● **Work order**
Output the complete listing. Match it exactly.

● **Source material**
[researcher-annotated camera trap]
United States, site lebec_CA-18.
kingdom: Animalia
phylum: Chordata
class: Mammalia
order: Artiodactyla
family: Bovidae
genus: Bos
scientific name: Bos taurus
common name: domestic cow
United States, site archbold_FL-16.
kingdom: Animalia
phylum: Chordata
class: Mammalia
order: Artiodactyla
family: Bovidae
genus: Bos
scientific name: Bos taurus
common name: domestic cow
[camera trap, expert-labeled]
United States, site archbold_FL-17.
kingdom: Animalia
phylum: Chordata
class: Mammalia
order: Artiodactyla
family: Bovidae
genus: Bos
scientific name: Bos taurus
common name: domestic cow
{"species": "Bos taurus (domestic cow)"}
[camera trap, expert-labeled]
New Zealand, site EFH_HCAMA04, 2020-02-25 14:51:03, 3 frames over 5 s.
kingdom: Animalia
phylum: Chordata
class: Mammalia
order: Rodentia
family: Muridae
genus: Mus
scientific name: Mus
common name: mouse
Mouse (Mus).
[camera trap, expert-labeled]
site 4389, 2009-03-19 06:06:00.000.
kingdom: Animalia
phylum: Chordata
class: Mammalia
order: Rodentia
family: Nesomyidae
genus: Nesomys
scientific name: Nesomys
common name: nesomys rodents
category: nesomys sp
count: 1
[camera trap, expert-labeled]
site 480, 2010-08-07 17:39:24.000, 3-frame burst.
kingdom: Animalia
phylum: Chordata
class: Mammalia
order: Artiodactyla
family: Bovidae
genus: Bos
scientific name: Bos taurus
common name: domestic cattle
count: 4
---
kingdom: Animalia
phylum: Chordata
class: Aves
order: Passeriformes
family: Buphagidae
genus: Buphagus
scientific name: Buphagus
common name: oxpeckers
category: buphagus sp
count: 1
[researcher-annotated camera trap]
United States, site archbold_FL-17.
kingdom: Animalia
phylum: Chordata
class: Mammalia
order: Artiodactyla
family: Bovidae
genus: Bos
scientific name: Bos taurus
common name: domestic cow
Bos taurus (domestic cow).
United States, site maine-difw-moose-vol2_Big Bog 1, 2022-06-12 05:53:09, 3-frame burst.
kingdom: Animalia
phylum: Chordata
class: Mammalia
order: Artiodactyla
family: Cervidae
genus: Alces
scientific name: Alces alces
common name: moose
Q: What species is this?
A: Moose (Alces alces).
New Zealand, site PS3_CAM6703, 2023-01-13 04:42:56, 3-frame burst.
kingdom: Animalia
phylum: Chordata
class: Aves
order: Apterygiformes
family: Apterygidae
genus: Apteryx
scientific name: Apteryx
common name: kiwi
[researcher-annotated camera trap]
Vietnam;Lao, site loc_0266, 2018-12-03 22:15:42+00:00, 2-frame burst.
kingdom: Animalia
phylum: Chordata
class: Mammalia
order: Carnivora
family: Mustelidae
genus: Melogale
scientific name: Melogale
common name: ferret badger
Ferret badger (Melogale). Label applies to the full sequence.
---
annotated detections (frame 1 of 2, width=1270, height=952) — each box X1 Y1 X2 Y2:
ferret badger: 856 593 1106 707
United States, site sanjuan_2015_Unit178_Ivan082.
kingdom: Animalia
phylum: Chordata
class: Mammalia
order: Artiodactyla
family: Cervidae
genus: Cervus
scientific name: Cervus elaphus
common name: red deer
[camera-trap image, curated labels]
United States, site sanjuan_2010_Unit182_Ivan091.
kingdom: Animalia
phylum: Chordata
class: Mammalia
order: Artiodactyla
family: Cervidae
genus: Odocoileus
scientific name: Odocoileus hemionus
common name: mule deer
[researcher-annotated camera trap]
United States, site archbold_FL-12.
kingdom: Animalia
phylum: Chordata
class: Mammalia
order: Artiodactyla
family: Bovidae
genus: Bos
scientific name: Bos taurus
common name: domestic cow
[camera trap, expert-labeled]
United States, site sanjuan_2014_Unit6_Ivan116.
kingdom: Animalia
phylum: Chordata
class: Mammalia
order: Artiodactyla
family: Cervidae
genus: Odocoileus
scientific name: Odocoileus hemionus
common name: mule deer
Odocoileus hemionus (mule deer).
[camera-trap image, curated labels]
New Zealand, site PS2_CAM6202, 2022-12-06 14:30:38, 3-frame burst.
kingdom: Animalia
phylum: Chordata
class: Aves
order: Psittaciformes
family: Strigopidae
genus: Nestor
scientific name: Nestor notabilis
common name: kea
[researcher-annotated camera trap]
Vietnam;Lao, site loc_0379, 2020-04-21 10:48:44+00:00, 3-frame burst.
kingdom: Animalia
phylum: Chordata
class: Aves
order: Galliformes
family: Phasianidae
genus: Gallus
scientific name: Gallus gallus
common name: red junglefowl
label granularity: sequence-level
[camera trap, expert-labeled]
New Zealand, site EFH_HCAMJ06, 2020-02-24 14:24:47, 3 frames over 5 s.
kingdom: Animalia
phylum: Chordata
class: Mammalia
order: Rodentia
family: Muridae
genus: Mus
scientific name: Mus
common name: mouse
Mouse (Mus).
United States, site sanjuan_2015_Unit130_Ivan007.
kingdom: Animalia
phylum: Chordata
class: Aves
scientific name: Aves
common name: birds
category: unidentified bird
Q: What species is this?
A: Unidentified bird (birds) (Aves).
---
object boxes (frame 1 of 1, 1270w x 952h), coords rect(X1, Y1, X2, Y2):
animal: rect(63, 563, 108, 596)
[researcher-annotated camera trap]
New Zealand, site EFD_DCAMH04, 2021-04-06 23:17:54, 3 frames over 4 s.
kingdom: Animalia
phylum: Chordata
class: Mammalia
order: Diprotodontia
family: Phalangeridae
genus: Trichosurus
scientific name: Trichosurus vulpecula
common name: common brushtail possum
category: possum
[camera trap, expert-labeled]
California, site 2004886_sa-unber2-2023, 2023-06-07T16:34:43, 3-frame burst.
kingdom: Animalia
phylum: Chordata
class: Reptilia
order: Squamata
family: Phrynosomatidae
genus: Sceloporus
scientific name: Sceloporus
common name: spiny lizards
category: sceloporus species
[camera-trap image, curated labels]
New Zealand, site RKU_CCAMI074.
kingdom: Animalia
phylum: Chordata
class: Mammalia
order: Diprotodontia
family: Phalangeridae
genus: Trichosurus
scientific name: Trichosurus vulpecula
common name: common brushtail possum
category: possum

● **Task answer**
[researcher-annotated camera trap]
United States, site lebec_CA-18.
kingdom: Animalia
phylum: Chordata
class: Mammalia
order: Artiodactyla
family: Bovidae
genus: Bos
scientific name: Bos taurus
common name: domestic cow
United States, site archbold_FL-16.
kingdom: Animalia
phylum: Chordata
class: Mammalia
order: Artiodactyla
family: Bovidae
genus: Bos
scientific name: Bos taurus
common name: domestic cow
[camera trap, expert-labeled]
United States, site archbold_FL-17.
kingdom: Animalia
phylum: Chordata
class: Mammalia
order: Artiodactyla
family: Bovidae
genus: Bos
scientific name: Bos taurus
common name: domestic cow
{"species": "Bos taurus (domestic cow)"}
[camera trap, expert-labeled]
New Zealand, site EFH_HCAMA04, 2020-02-25 14:51:03, 3 frames over 5 s.
kingdom: Animalia
phylum: Chordata
class: Mammalia
order: Rodentia
family: Muridae
genus: Mus
scientific name: Mus
common name: mouse
Mouse (Mus).
[camera trap, expert-labeled]
site 4389, 2009-03-19 06:06:00.000.
kingdom: Animalia
phylum: Chordata
class: Mammalia
order: Rodentia
family: Nesomyidae
genus: Nesomys
scientific name: Nesomys
common name: nesomys rodents
category: nesomys sp
count: 1
[camera trap, expert-labeled]
site 480, 2010-08-07 17:39:24.000, 3-frame burst.
kingdom: Animalia
phylum: Chordata
class: Mammalia
order: Artiodactyla
family: Bovidae
genus: Bos
scientific name: Bos taurus
common name: domestic cattle
count: 4
---
kingdom: Animalia
phylum: Chordata
class: Aves
order: Passeriformes
family: Buphagidae
genus: Buphagus
scientific name: Buphagus
common name: oxpeckers
category: buphagus sp
count: 1
[researcher-annotated camera trap]
United States, site archbold_FL-17.
kingdom: Animalia
phylum: Chordata
class: Mammalia
order: Artiodactyla
family: Bovidae
genus: Bos
scientific name: Bos taurus
common name: domestic cow
Bos taurus (domestic cow).
United States, site maine-difw-moose-vol2_Big Bog 1, 2022-06-12 05:53:09, 3-frame burst.
kingdom: Animalia
phylum: Chordata
class: Mammalia
order: Artiodactyla
family: Cervidae
genus: Alces
scientific name: Alces alces
common name: moose
Q: What species is this?
A: Moose (Alces alces).
New Zealand, site PS3_CAM6703, 2023-01-13 04:42:56, 3-frame burst.
kingdom: Animalia
phylum: Chordata
class: Aves
order: Apterygiformes
family: Apterygidae
genus: Apteryx
scientific name: Apteryx
common name: kiwi
[researcher-annotated camera trap]
Vietnam;Lao, site loc_0266, 2018-12-03 22:15:42+00:00, 2-frame burst.
kingdom: Animalia
phylum: Chordata
class: Mammalia
order: Carnivora
family: Mustelidae
genus: Melogale
scientific name: Melogale
common name: ferret badger
Ferret badger (Melogale). Label applies to the full sequence.
---
annotated detections (frame 1 of 2, width=1270, height=952) — each box X1 Y1 X2 Y2:
ferret badger: 856 593 1106 707
United States, site sanjuan_2015_Unit178_Ivan082.
kingdom: Animalia
phylum: Chordata
class: Mammalia
order: Artiodactyla
family: Cervidae
genus: Cervus
scientific name: Cervus elaphus
common name: red deer
[camera-trap image, curated labels]
United States, site sanjuan_2010_Unit182_Ivan091.
kingdom: Animalia
phylum: Chordata
class: Mammalia
order: Artiodactyla
family: Cervidae
genus: Odocoileus
scientific name: Odocoileus hemionus
common name: mule deer
[researcher-annotated camera trap]
United States, site archbold_FL-12.
kingdom: Animalia
phylum: Chordata
class: Mammalia
order: Artiodactyla
family: Bovidae
genus: Bos
scientific name: Bos taurus
common name: domestic cow
[camera trap, expert-labeled]
United States, site sanjuan_2014_Unit6_Ivan116.
kingdom: Animalia
phylum: Chordata
class: Mammalia
order: Artiodactyla
family: Cervidae
genus: Odocoileus
scientific name: Odocoileus hemionus
common name: mule deer
Odocoileus hemionus (mule deer).
[camera-trap image, curated labels]
New Zealand, site PS2_CAM6202, 2022-12-06 14:30:38, 3-frame burst.
kingdom: Animalia
phylum: Chordata
class: Aves
order: Psittaciformes
family: Strigopidae
genus: Nestor
scientific name: Nestor notabilis
common name: kea
[researcher-annotated camera trap]
Vietnam;Lao, site loc_0379, 2020-04-21 10:48:44+00:00, 3-frame burst.
kingdom: Animalia
phylum: Chordata
class: Aves
order: Galliformes
family: Phasianidae
genus: Gallus
scientific name: Gallus gallus
common name: red junglefowl
label granularity: sequence-level
[camera trap, expert-labeled]
New Zealand, site EFH_HCAMJ06, 2020-02-24 14:24:47, 3 frames over 5 s.
kingdom: Animalia
phylum: Chordata
class: Mammalia
order: Rodentia
family: Muridae
genus: Mus
scientific name: Mus
common name: mouse
Mouse (Mus).
United States, site sanjuan_2015_Unit130_Ivan007.
kingdom: Animalia
phylum: Chordata
class: Aves
scientific name: Aves
common name: birds
category: unidentified bird
Q: What species is this?
A: Unidentified bird (birds) (Aves).
---
object boxes (frame 1 of 1, 1270w x 952h), coords rect(X1, Y1, X2, Y2):
animal: rect(63, 563, 108, 596)
[researcher-annotated camera trap]
New Zealand, site EFD_DCAMH04, 2021-04-06 23:17:54, 3 frames over 4 s.
kingdom: Animalia
phylum: Chordata
class: Mammalia
order: Diprotodontia
family: Phalangeridae
genus: Trichosurus
scientific name: Trichosurus vulpecula
common name: common brushtail possum
category: possum
[camera trap, expert-labeled]
California, site 2004886_sa-unber2-2023, 2023-06-07T16:34:43, 3-frame burst.
kingdom: Animalia
phylum: Chordata
class: Reptilia
order: Squamata
family: Phrynosomatidae
genus: Sceloporus
scientific name: Sceloporus
common name: spiny lizards
category: sceloporus species
[camera-trap image, curated labels]
New Zealand, site RKU_CCAMI074.
kingdom: Animalia
phylum: Chordata
class: Mammalia
order: Diprotodontia
family: Phalangeridae
genus: Trichosurus
scientific name: Trichosurus vulpecula
common name: common brushtail possum
category: possum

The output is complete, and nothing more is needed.